I'm firmly of the belief that a truly great site should be fully usable with no JS and no CSS.
Yeah, web page ought to be viewable in plain HTML; otherwise, that's not a real web page. I consider this requirement
mandatory for informational webpages I write: and I'm willing to adapt or compromise my designs to make it so. Usability under traditional text mode browsers like Lynx, Links, and W3M is an important litmus test for this.
it didn't show any of the CSS, It was all just plain HTML. This happens sometimes with different sites, and I always think it's fascinating to see. Is it the same for anyone else when that happens?
The most common cause of that happening in general is, of course, CSS file failing to load. But some egregious sites that web destroyers
(1) inflicted JavaS'creep infection upon would use scripts to assign styles to the page. So once in a while, when any of these happened:
- I disabled scripts (which I do so 99% of the time), and/or...
- One or more of the script files failed to load, and/or...
- The script made use of latest-and-worst web API-of-the day that my off-vintage browser doesn't have or doesn't have in a form it expected (so the script exploded and stop working)
...I would end up with unstyled page on such sites too. However, it would be more common for me to just see Blank Page Disease
(2) in such cases, because such sites also commonly abused scripts to populate page
content too; which is just despicable.
Anyway, for me specifically, the most-common cause of me looking at unstyled view on other people's websites, is that
I killed its stylesheet myself (3); either because the styling was obnoxious, pulling in heavy "aesthetics" resource that used too much memory or CPU
(4), or failed to work properly on my main and not-new browser, or failed to account for my non-HD screen.
And since you mentioned Low Tech Magazine: no offense to Kris De Decker (his writings are great), but ever since a redesign they made
(5) during a transition from Typepad to on-premise, that site has become one of the sites I have to explicitly kill its stylesheet (and SVG too in this case) in order to read it on my low-tech near-vintage setup with meaningful level of comfort.
If I have to be honest, a deserving term I'd use for calling minimal-looking webpage that failed to properly work on actual minimal/old system is:
chickenshit minimalism.
(1) I refuse to call many of such people "web developer".

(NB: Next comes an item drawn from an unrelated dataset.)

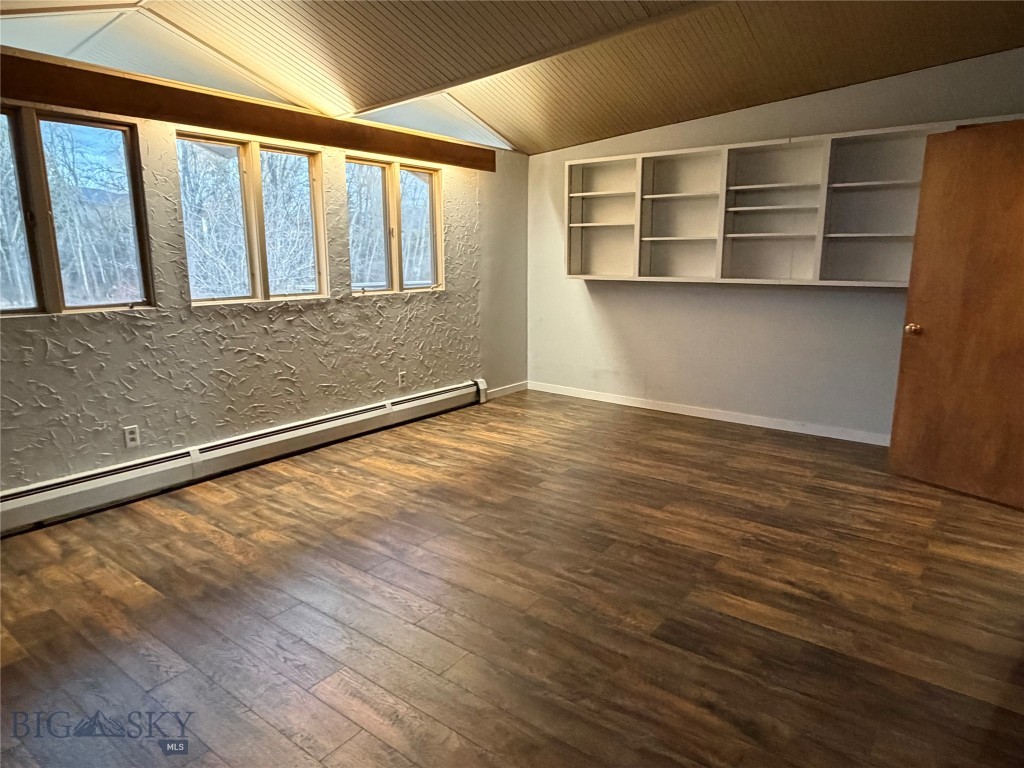 1918 Spring Creek Drive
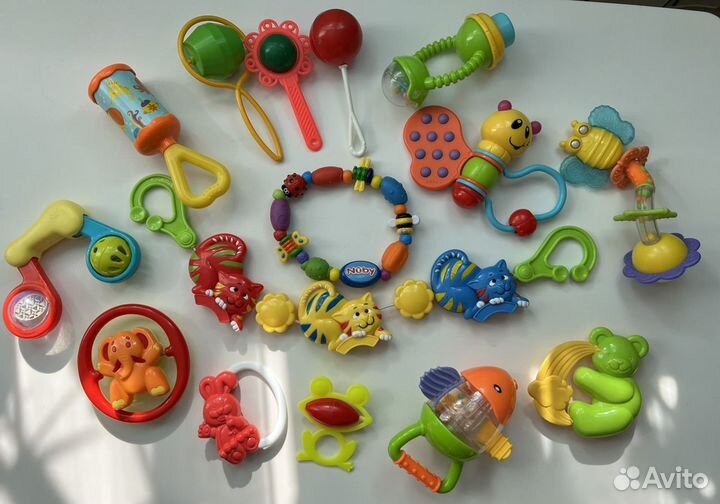 Фирменные игрушки для малыша 0-12 мес., пакетом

(2) By "Blank Page Disease", I mean the symptom of webpage showing absolutely no content when client-side script was not available or killed. This is even worse than sites that shown "Please enable JavaScript to view this page"; because techno-discriminating web destroyers
(1) behind such abominations are no longer just refusing to accommodate people who don't accept drive-by programs like me... they now treat us as "don't exist" or "unperson"/bot.
I used to call this disease "Blank Page Syndrome" until I discovered from web searches that this word already have a different meaning (writer's block) to other people.
(3) By going to View > Page Style > No Style on my non-mainstream Mozilla-family browser. If you're using latest-and-worst version of English-language Firefox however, and you wanna have the hamburger(-menu) and eat it too, blindly press Alt+V and then blindly followed by typing letter "y" and letter "n". (To revive the style: do the same thing, but change the last letter to "b")
(4) Like villain image ("hero image" as called by its proponents), huge background wallpaper, gratuitous CSS animations, and so on.
(5) I think it was his girlfriend that was responsible for this offending style.